Once they are called up, Black Aces practice and train with the NHL team, just as any other player would. Although they often do not play in any games, Black Aces are always expected to be prepared if a player gets injured.

A player must appear in at least 41 regular-season games, or at least one Stanley Cup Final game to get their name engraved on the Stanley Cup. As such, many Black Aces are not automatically eligible for this honor. However, there have been cases where Black Aces have contributed to the championship run, and their team petitions for their name to be engraved, such as the 1994 New York Rangers.

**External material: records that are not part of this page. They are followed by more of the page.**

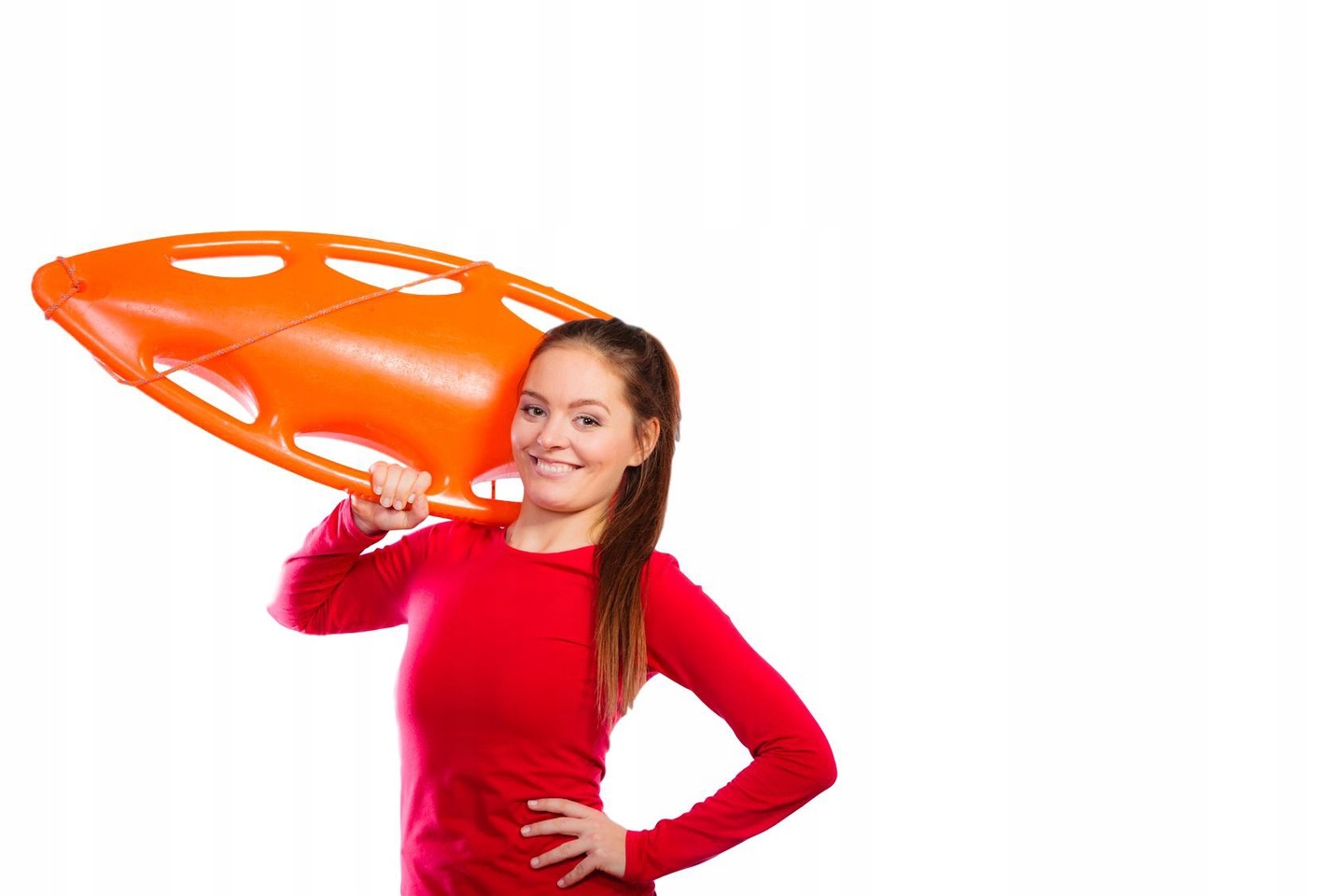 Bojka Boja Ratownicza SP II PAMELKA - ATEST - WOPR Płeć nie dotyczy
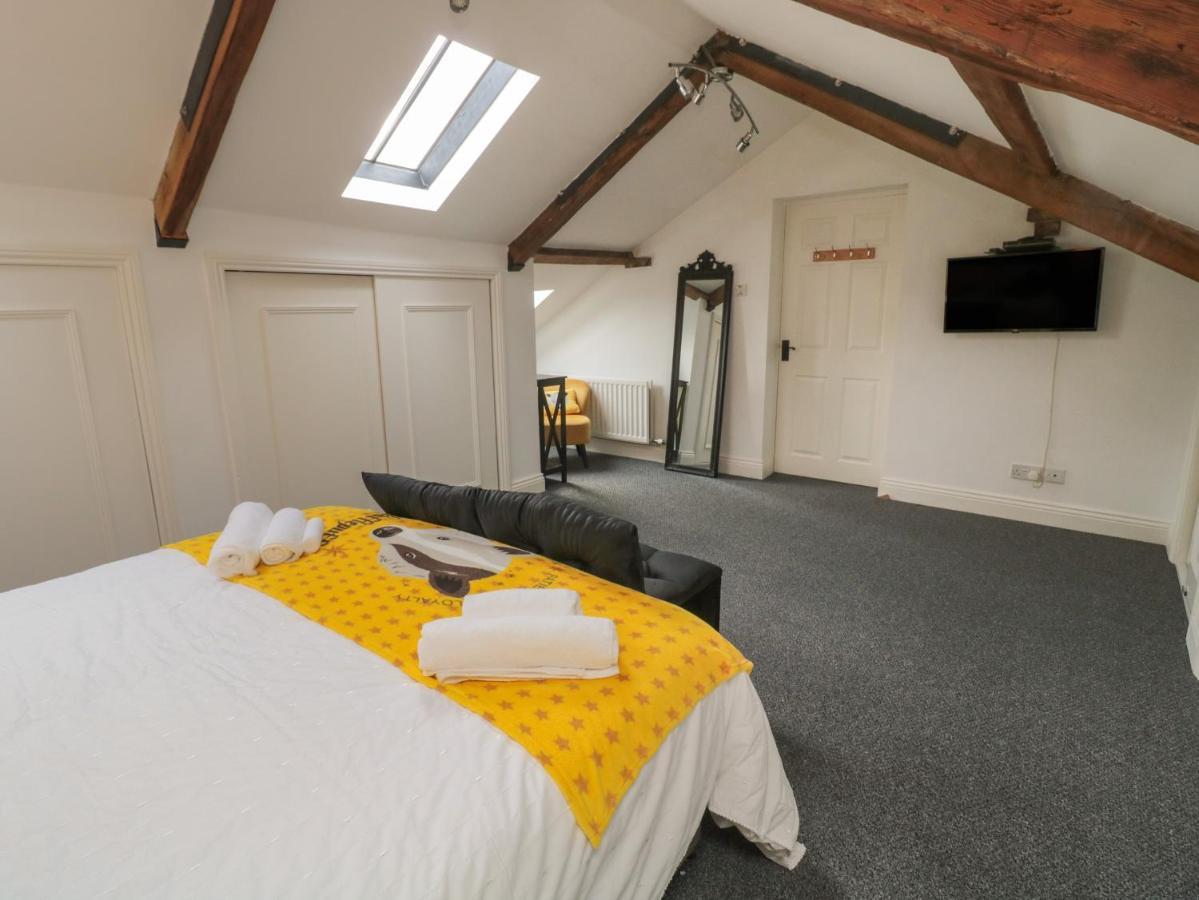 Apartment The Wizard's Loft Alnwick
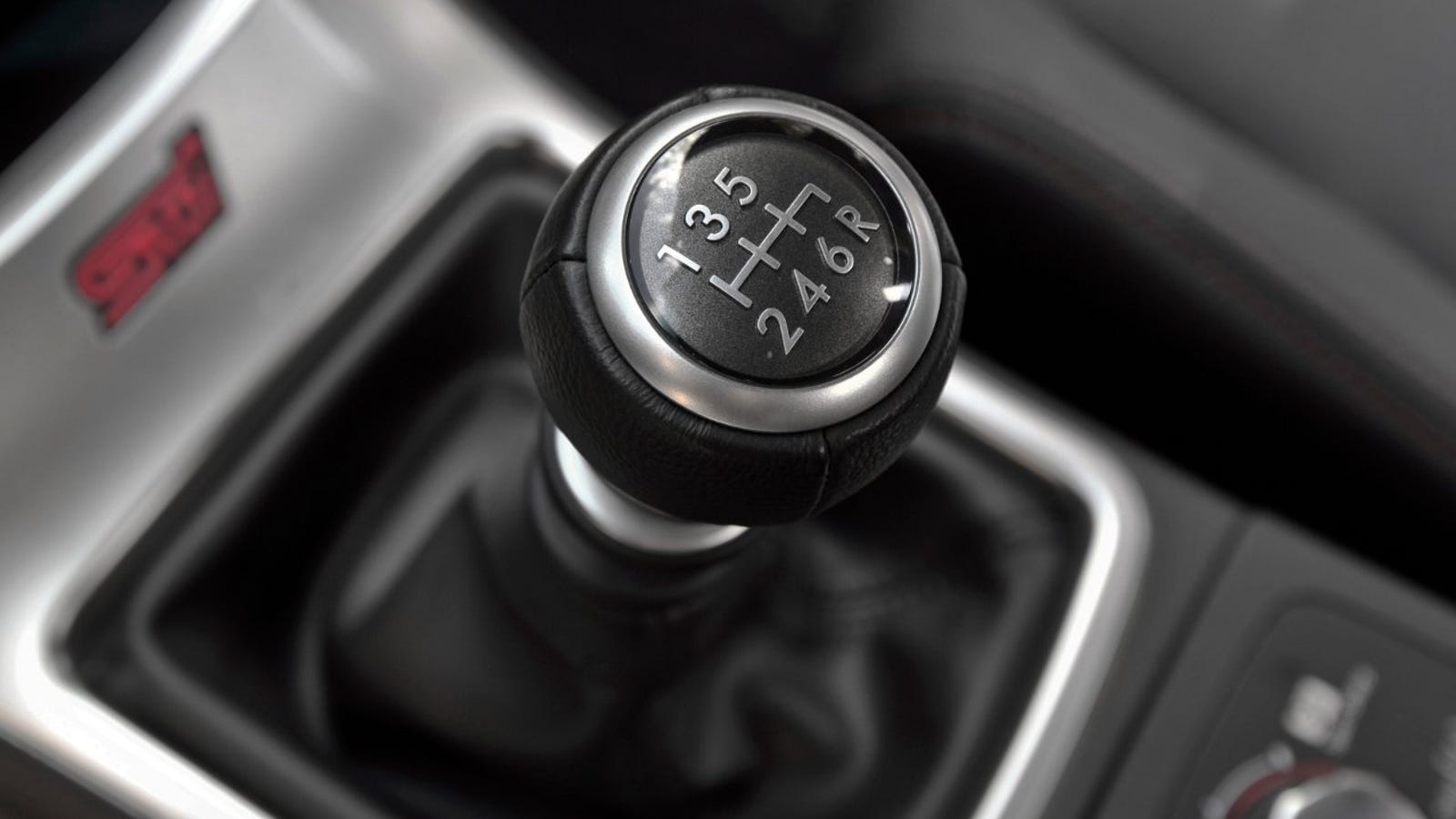 every manual transmission available today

Black Aces celebrate with the team if they win the Stanley Cup. Occasionally, the Black Aces might dress in full during the final game, despite not playing the deciding game.

== Notable Black Aces ==

- The Black Aces of the 1994 New York Rangers played an integral role in the team's Stanley Cup championship. Notable names include Eddie Olczyk, Doug Lidster, and Nick Kypreos, all of whom saw action during the playoff run. Although some of the Black Aces, like Lidster and Kypreos, automatically qualified to have their name engraved, others, such as Olczyk, Mike Hartman, and Mike Hudson, needed the Rangers to petition for them. The organization did, and successfully got their name engraved on the Cup.
- On June 17, 2013, after playing just one game out of 48 total in the lockout-shortened 2012–13 season and not playing the first three rounds or the first two games in the finals, Ben Smith was called up to play game three of the 2013 Stanley Cup Final, a 2–0 loss to the Boston Bruins, to fill in over the injured Marián Hossa. Smith wouldn't play again in the series after game three as Hossa returned to the lineup and the Blackhawks eventually defeated the Bruins in six games and Smith got his name on the Cup for playing in game three of the series.
- During the 2020 Stanley Cup playoffs, Dallas Stars forward Joel Kiviranta was a Black Ace, and was inserted into the lineup in Game 7 of the team's second round matchup against the Colorado Avalanche. Kiviranta scored a hat-trick, including the overtime winner, to advance the Stars. The Stars eventually defeated the Vegas Golden Knights in five games to clinch a spot in the 2020 Stanley Cup Final but were defeated in six games by the Tampa Bay Lightning
- After multiple injuries to the Carolina Hurricanes lineup, Black Ace Mackenzie MacEachern was inserted into the playoff lineup in Game 4 of the team's first round matchup against the New York Islanders, making his debut for the Hurricanes, as well as playing his first NHL game of the 2022-23 season. MacEachern would score two points in the game, including his first NHL playoff goal, as well as assisting on Sebastian Aho's goal that saw Aho break the Hurricanes all-time playoff scoring record. The Hurricanes would win the game 5-2, and MacEachern had a solid presence in the Hurricanes lineup before they were eliminated in the Eastern Conference Finals by the Florida Panthers.
- Artūrs Šilovs was called up to the NHL as a Black Ace as the third goaltender for the Vancouver Canucks during the 2024 Stanley Cup playoffs. After injuries to both of the Canucks primary goaltenders, Thatcher Demko and Casey DeSmith, Šilovs was unexpectedly inserted as the starting goaltender for the Canucks in Game 4 of the first round against the Nashville Predators. Šilovs immediately impressed, helping the Canucks win Game 4, and then recorded a shutout in the clinching Game 6, his first career NHL shutout. Due to his impressive play, Šilovs would continue as the starter for the Canucks even after DeSmith was healed from injury, and would lead the Canucks all the way to Game 7 in their second round matchup against the Edmonton Oilers, where they would fall 3-2.